**Exercise task:**
In the records below, find the line containing "By height, which from"; copy exactly that line and all lines after it to the end, and nothing else.

**Raw records:**
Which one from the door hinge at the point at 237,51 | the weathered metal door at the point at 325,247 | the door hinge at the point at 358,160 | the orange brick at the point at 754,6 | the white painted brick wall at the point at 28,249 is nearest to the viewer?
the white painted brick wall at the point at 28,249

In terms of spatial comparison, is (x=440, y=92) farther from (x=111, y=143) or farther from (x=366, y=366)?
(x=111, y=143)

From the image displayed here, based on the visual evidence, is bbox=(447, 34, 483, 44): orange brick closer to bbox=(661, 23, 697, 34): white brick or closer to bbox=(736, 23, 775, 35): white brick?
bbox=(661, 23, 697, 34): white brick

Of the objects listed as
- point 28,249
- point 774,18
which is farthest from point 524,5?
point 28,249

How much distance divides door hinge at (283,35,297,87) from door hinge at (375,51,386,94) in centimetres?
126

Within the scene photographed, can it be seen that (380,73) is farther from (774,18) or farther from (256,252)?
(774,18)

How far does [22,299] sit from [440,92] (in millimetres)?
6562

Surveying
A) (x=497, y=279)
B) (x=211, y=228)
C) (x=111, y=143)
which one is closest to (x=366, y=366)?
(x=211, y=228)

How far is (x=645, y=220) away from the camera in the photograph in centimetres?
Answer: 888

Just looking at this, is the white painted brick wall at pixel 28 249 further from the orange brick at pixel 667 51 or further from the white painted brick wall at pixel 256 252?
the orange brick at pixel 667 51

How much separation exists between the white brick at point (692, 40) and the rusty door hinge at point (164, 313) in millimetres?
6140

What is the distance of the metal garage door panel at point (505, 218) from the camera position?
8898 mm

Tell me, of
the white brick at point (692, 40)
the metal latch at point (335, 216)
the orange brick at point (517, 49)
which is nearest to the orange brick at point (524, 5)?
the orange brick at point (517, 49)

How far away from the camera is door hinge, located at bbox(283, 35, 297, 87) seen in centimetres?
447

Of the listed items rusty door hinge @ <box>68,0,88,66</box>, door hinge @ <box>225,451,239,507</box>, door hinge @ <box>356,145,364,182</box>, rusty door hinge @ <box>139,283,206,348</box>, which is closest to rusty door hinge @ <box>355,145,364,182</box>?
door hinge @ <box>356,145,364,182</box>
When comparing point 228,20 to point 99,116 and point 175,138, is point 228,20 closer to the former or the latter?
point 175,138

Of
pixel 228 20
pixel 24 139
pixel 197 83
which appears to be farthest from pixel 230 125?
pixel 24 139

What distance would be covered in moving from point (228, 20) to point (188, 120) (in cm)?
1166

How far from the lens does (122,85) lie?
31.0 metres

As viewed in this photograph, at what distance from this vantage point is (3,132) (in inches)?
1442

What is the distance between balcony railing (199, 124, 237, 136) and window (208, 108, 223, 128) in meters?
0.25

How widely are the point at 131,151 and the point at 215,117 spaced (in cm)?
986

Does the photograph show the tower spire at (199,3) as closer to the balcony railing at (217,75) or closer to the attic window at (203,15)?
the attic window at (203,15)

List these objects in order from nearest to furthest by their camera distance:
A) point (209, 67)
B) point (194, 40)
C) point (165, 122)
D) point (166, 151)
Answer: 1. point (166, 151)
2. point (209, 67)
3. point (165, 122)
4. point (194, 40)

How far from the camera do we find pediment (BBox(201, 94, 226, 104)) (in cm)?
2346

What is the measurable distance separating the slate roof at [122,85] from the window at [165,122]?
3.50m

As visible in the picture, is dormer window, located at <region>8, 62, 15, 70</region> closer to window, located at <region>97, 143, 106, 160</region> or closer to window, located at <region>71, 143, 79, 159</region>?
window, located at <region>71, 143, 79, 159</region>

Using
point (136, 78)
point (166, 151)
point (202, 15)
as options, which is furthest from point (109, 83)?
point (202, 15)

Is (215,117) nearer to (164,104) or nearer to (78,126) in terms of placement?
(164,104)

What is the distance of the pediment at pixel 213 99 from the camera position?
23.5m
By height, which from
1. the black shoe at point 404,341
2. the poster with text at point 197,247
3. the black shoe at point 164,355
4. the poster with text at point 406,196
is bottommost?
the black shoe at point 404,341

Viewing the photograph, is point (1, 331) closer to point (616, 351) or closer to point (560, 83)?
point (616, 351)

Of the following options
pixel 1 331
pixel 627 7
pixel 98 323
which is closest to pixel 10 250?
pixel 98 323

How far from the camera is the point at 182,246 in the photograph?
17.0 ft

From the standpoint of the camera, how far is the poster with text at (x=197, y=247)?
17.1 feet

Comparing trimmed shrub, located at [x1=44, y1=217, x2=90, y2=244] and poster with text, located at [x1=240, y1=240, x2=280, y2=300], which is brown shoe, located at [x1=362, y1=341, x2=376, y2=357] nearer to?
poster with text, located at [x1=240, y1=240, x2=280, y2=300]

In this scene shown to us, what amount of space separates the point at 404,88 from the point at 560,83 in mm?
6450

**Exercise answer:**
By height, which from
1. the black shoe at point 404,341
2. the poster with text at point 197,247
3. the black shoe at point 164,355
4. the poster with text at point 406,196
is bottommost?
the black shoe at point 404,341

Viewing the photograph, is point (1, 331) closer to point (616, 351) or closer to point (560, 83)?
point (616, 351)

Of the following options
pixel 1 331
pixel 627 7
pixel 98 323
which is closest to pixel 10 250?
pixel 98 323

How far from the camera is the point at 182,246 in the photograph?
17.0 ft

From the standpoint of the camera, how far is the poster with text at (x=197, y=247)?
17.1 feet

Comparing trimmed shrub, located at [x1=44, y1=217, x2=90, y2=244] and poster with text, located at [x1=240, y1=240, x2=280, y2=300], which is brown shoe, located at [x1=362, y1=341, x2=376, y2=357] nearer to?
poster with text, located at [x1=240, y1=240, x2=280, y2=300]

In this scene shown to us, what amount of space separates the point at 404,88 from the point at 560,83 in mm?
6450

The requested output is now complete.